Methods of weyl representation of the phase space and canonical transformations. II

Abstract

Thus, we have shown that the solutions (24) and (36) of the basic equation (17) for the symbol of the intertwining operator of general linear canonical transformations are convenient for constructing the Green's functions of quadratic systems and studying group representations; this makes it possible to dispense completely with the technique of coherent states. For example, for a parametrically excited oscillator we have (34), a simple expression for the symbol of the Green's function in terms of fundamental solutions of the classical equation. This fact is not fortuitous: For it is only by virtue of the characteristic property (13) of the Weyl ordering that the invariance group of the symbol, realized by unitary transformations, is identical to the dynamical symmetry groupH(2n, R) λSp(2n, R) of the classical quadratic Hamiltonians.
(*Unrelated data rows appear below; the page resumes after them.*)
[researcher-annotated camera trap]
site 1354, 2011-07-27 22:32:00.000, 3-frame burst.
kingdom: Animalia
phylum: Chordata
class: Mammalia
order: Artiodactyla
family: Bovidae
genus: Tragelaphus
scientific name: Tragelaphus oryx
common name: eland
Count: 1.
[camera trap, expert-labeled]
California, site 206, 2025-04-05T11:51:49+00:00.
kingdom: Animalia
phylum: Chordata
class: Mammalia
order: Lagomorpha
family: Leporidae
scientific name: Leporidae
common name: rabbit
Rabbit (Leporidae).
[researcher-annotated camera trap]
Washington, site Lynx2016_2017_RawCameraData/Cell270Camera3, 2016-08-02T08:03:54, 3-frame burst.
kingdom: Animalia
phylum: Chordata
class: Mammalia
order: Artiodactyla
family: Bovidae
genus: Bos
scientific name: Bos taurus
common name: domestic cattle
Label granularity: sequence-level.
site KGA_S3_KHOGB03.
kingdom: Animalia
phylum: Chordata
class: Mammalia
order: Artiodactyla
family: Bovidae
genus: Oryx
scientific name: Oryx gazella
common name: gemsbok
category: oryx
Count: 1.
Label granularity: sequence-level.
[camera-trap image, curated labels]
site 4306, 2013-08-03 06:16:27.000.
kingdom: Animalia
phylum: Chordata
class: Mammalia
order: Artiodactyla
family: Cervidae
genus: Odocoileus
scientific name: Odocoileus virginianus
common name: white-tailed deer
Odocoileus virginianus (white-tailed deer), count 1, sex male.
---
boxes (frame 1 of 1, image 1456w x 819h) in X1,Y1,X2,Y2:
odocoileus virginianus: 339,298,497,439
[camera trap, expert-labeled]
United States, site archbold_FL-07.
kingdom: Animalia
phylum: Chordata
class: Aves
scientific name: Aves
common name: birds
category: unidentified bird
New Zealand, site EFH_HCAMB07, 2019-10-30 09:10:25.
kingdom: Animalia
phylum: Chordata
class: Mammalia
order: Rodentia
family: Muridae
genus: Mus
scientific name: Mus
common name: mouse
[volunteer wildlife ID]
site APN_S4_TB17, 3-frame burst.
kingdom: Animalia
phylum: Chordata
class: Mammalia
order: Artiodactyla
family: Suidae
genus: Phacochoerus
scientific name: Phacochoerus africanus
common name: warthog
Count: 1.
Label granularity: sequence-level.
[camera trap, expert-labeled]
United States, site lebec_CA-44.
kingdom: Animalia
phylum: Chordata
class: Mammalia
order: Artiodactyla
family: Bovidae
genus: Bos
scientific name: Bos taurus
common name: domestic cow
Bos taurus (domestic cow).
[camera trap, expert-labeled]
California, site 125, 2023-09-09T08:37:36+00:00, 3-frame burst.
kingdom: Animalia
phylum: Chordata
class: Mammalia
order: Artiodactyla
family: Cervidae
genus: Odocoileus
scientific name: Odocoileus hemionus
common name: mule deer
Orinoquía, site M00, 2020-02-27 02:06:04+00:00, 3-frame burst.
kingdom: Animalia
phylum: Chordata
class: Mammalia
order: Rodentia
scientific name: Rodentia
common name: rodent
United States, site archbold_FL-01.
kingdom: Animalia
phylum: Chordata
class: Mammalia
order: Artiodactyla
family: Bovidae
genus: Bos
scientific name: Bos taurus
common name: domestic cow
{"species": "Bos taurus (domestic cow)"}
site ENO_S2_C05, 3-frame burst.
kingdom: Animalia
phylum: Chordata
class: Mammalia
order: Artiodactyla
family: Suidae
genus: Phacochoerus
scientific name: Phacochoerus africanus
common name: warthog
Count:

Therefore, it is convenient to use the classification methods for diagonalizing classical systems in the symbol itself. In this way, we have been able to show that the unique δ-functional singularities of the symbol (24) determine the sliding mappings (27)–(28) on invariant subspaces, and we have also obtained the symbols (37)–(41) of the spectral projectors of arbitrary quadratic systems. Note that every irreducible subspace and the projectors acting on it are ultimately determined by the type of some Jordan cell of the matrix of the classical Hamiltonian, and therefore, the theory of canonical Jordan-Arnol'd forms [31] for many-parameter quadratic systems finds a natural quantum-mechanical realization in the formalism we have proposed.